** Start of Task inputs **

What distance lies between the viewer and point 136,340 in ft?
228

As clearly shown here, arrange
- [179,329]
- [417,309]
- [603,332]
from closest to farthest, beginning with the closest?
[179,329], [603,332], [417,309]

** End of Task inputs **

→ Problem description: Rewrite the records above, changing every "closest" to "nearest" and leaving all other text as it is.

→ Completed task:
What distance lies between the viewer and point 136,340 in ft?
228

As clearly shown here, arrange
- [179,329]
- [417,309]
- [603,332]
from nearest to farthest, beginning with the nearest?
[179,329], [603,332], [417,309]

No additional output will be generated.